▶ **Work instruction**: Using the entries that follow, write out the line containing "common name: squirrel", the line containing "genus: Alcelaphus", and every line between them, exactly and nothing else.
━━ Source information ━━
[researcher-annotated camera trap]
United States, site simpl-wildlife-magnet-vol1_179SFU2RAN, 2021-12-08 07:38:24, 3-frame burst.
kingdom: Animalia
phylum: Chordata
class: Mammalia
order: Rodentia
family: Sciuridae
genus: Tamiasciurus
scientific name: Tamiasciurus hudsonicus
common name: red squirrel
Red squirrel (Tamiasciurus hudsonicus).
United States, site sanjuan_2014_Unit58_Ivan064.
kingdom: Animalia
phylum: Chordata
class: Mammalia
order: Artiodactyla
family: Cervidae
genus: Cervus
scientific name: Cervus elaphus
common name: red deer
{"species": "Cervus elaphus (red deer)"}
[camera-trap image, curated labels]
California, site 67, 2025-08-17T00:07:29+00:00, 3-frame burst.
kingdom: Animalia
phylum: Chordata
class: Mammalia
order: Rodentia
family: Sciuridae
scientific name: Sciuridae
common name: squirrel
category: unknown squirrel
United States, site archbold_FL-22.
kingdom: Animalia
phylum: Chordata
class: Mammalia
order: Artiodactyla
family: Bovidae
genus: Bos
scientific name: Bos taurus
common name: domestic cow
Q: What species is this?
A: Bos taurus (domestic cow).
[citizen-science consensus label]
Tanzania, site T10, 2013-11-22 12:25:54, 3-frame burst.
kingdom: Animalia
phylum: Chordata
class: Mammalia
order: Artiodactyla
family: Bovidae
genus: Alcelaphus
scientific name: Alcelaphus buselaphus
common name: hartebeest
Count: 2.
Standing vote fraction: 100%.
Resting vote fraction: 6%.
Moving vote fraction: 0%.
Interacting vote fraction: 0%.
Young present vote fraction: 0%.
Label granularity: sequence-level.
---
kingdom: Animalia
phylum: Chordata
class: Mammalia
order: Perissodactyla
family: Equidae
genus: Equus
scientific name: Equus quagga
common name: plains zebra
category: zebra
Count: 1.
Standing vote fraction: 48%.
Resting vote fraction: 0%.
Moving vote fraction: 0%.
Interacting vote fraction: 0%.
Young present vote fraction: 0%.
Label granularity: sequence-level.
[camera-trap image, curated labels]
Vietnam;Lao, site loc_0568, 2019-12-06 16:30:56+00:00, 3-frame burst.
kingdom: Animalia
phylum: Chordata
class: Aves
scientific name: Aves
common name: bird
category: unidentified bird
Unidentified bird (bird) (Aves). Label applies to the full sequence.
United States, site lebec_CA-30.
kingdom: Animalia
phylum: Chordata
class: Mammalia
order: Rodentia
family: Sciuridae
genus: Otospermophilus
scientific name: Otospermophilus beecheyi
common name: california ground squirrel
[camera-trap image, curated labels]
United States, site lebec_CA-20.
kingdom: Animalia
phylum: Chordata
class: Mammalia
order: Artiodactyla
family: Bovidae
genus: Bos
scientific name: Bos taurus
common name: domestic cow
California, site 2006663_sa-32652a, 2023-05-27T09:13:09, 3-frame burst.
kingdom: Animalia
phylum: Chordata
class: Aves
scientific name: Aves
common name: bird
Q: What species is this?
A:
━━━
▶ **Completed exercise**:
common name: squirrel
category: unknown squirrel
United States, site archbold_FL-22.
kingdom: Animalia
phylum: Chordata
class: Mammalia
order: Artiodactyla
family: Bovidae
genus: Bos
scientific name: Bos taurus
common name: domestic cow
Q: What species is this?
A: Bos taurus (domestic cow).
[citizen-science consensus label]
Tanzania, site T10, 2013-11-22 12:25:54, 3-frame burst.
kingdom: Animalia
phylum: Chordata
class: Mammalia
order: Artiodactyla
family: Bovidae
genus: Alcelaphus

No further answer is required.